→ **Studietekst**:
* * *

Samenvattend stelt de Commissie verheugd te zijn met de toezegging van de Roemeense regering om haar huidige aanpak te «resetten». De Commissie kijkt uit naar de vertaling hiervan door bevoegde autoriteiten in concrete (wetgevings)maatregelen. De belangrijkste Roemeense instellingen moeten een sterke inzet laten zien op het gebied van gerechtelijke onafhankelijkheid en de strijd tegen corruptie als onmisbare hoekstenen. Gelet op het feit dat nog niet is voldaan aan alle aanbevelingen en ijkpunten, heeft de Commissie besloten dat het CVM voor Roemenië moet blijven bestaan. Om te kunnen voldoen aan alle aanbevelingen en het CVM te kunnen beëindigen zijn tastbare juridische en bestuurlijke stappen vereist. De Commissie is ervan overtuigd dat Roemenië een nieuwe impuls kan geven aan het verwezenlijken van de doelstellingen onder het CVM.

CVM-rapportage Bulgarije

1. Algemeen

De Commissie stelt dat de afgelopen periode zich heeft gekenmerkt door relatieve politieke rust in Bulgarije. Enige uitzondering hierop vormde de beroering die ontstond over de vermeende aanschaf van appartementen onder de marktprijs door hoge functionarissen en politici.

De Commissie merkt op dat onafhankelijke en pluralistische media van groot belang zijn voor het democratische debat. Hoewel het mediaklimaat buiten de reikwijdte van het CVM valt, is de Commissie van oordeel dat de bestaande tekortkomingen in het mediaklimaat in Bulgarije gevolgen hebben voor het justitiële apparaat. Media en journalistieke vrijheid zijn nodig om autoriteiten ter verantwoording te roepen en de burgers te informeren, maar het is minstens zo noodzakelijk dat de Hoge Raad van Justitie het principe van onafhankelijkheid van de rechtelijke macht verdedigt als deze onder vuur komt te liggen, aldus de Commissie. Vorig jaar ingezet beleid zou moeten leiden tot meer gerichte actie om misleidende berichtgeving of uitspraken van politici, die de onafhankelijkheid en geloofwaardigheid van de rechtelijke macht en het justitiële apparaat aantasten, aan te pakken.

* * *

→ **Oefenmateriaal**:
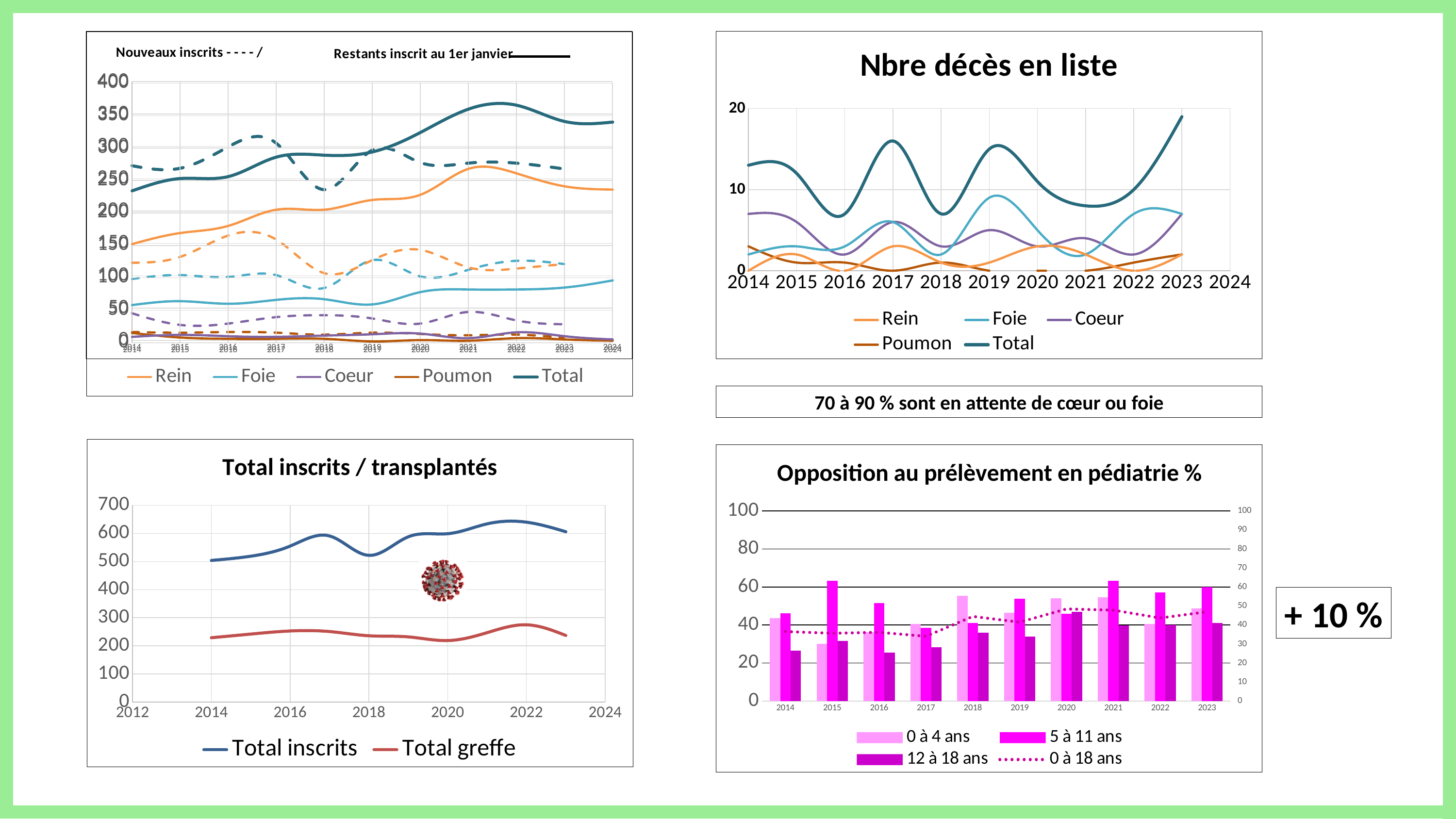
In the 'Total inscrits / transplantés' chart, which series is higher in 2020, Total inscrits or Total greffe? Total inscrits What kind of chart is the 'Nbre décès en liste' chart? line chart In the 'Nbre décès en liste' chart, in which year is the Total series highest? 2023 In the 'Opposition au prélèvement en pédiatrie %' chart, is the value for 12 à 18 ans in 2014 greater or less than 40? less In the 'Total inscrits / transplantés' chart, is the value for Total inscrits in 2014 greater or less than 400? greater In the 'Nbre décès en liste' chart, is the value for Total in 2016 greater or less than 10? less How many series does the legend of the 'Total inscrits / transplantés' chart list? 2 In the top-left chart, which series does the solid dark line at the top represent according to the legend? Total How many years are shown on the x axis of the 'Opposition au prélèvement en pédiatrie %' chart? 10 What kind of chart is the 'Opposition au prélèvement en pédiatrie %' chart? combination bar and line chart How many series does the legend of the 'Nbre décès en liste' chart list? 5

* * *

→ **Opdrachten**:
[a] Schrijf uit de tekst over het CVM alle zinnen over die beginnen met de woorden "De Commissie".
[b] Neem uit de tekst over het CVM woordelijk het stuk over van "De Commissie stelt" tot en met "functionarissen en politici.".

→ **Antwoorden per opdracht**:
[a]
- De Commissie kijkt uit naar de vertaling hiervan door bevoegde autoriteiten in concrete (wetgevings)maatregelen.
- De Commissie is ervan overtuigd dat Roemenië een nieuwe impuls kan geven aan het verwezenlijken van de doelstellingen onder het CVM.
- De Commissie stelt dat de afgelopen periode zich heeft gekenmerkt door relatieve politieke rust in Bulgarije.
- De Commissie merkt op dat onafhankelijke en pluralistische media van groot belang zijn voor het democratische debat.

[b]
De Commissie stelt dat de afgelopen periode zich heeft gekenmerkt door relatieve politieke rust in Bulgarije. Enige uitzondering hierop vormde de beroering die ontstond over de vermeende aanschaf van appartementen onder de marktprijs door hoge functionarissen en politici.